I am primarily a bioinformatician with a undergraduate and continuing background in genetics. I am funded through the NERC Environmental Bioinformatics Centre (NEBC), also known as the developers of Bio-Linux (it’s awesome, check it out).
My experimental focus is on earthworm microbiomics, with an interest in host-community interactions and contribution of the microbiota to the health and function of the host. Additional projects include informatic tool development and integration and development of metagenomic packages for Bio-Linux.
Daily, more and more lab scientists are turning to High Throughput Sequencing (HTS) for a rapid, deep way to analyse their environment of study. Where metagenomics has been pioneered in prokaryotic systems, eukaryotic environments have only recently become accessible using these tools and the frequency at which they are being utilised is greatly increasing.

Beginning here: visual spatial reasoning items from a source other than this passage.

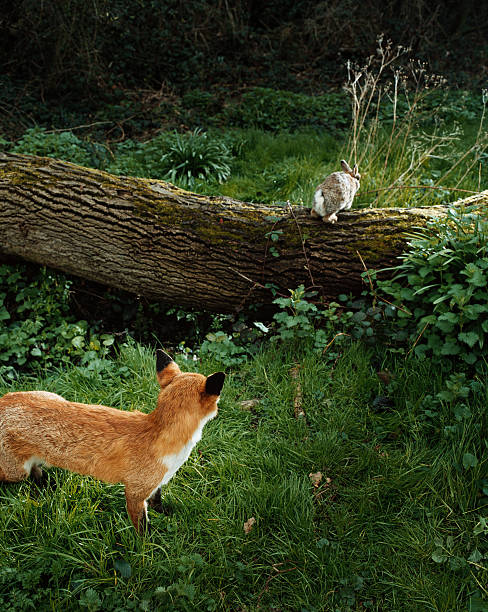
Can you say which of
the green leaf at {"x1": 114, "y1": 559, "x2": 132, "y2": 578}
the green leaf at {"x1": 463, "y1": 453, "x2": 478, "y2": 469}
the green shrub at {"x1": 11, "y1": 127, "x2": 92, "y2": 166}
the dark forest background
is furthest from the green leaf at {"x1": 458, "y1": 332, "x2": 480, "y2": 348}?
the dark forest background

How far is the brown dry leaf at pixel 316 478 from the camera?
2.95 m

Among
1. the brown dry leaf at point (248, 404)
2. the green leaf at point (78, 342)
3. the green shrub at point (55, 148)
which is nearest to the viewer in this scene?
the brown dry leaf at point (248, 404)

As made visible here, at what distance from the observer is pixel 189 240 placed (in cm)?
428

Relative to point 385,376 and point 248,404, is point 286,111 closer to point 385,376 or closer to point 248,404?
point 385,376

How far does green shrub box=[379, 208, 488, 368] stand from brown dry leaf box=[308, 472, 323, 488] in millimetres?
1196

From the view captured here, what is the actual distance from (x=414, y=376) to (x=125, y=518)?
2142mm

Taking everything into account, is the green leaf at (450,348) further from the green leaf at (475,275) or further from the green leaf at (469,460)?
the green leaf at (469,460)

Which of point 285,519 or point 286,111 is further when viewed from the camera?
point 286,111

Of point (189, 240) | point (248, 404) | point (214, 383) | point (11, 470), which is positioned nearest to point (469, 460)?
point (248, 404)

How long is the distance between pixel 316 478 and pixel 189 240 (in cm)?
232

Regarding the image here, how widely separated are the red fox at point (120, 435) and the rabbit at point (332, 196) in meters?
2.22

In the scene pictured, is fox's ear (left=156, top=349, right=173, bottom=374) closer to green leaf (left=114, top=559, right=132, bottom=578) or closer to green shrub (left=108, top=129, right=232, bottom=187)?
green leaf (left=114, top=559, right=132, bottom=578)

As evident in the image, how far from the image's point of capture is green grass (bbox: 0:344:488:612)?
7.87 feet

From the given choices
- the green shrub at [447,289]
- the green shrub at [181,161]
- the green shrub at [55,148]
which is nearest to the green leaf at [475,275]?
the green shrub at [447,289]
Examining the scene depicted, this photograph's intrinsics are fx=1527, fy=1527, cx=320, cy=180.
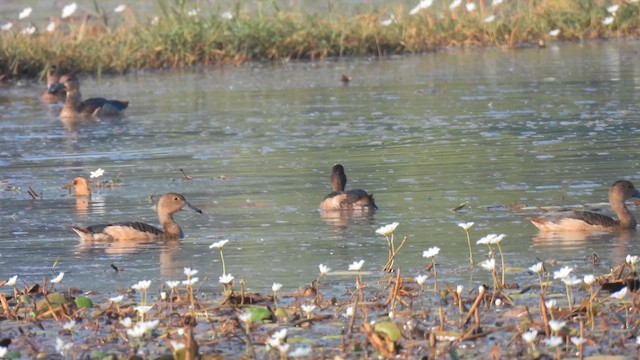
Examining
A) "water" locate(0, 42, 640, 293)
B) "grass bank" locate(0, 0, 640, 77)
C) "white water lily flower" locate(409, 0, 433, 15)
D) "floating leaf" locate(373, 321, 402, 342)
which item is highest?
"white water lily flower" locate(409, 0, 433, 15)

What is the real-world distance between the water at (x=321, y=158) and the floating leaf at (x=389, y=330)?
1.72m

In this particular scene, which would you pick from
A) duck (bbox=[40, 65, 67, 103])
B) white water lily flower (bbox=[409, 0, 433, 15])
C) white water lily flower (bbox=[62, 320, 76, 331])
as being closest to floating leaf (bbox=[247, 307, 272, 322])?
white water lily flower (bbox=[62, 320, 76, 331])

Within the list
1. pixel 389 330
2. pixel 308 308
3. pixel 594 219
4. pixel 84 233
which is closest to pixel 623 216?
pixel 594 219

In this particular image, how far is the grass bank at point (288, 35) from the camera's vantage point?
24.8m

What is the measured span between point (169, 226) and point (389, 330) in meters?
4.27

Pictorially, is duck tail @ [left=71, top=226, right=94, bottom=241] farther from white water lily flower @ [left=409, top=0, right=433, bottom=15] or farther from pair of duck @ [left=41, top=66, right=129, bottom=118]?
white water lily flower @ [left=409, top=0, right=433, bottom=15]

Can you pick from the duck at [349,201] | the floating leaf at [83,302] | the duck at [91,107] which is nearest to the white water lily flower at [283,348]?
the floating leaf at [83,302]

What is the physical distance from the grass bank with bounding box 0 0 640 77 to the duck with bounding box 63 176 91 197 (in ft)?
35.7

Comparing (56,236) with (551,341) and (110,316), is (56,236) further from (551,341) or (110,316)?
(551,341)

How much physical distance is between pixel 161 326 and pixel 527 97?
1209cm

Despite this, there is a very distinct learning curve for non-bioinformaticians who either don’t have the time, or do not wish to learn the techniques employed in translating the data which returns from a sequencing facility into workable, biologically relevant information. Here we present PROMpT, a web interactive interface for powering simple metagenomic analysis of barcoding data.
Utilising data-reduction, the cannonical BLAST tool and bespoke perl and R scripts, a raw sequence file can be turned into informative pie-charts, heatmaps and other statistical outputs in a minimum of mouse clicks.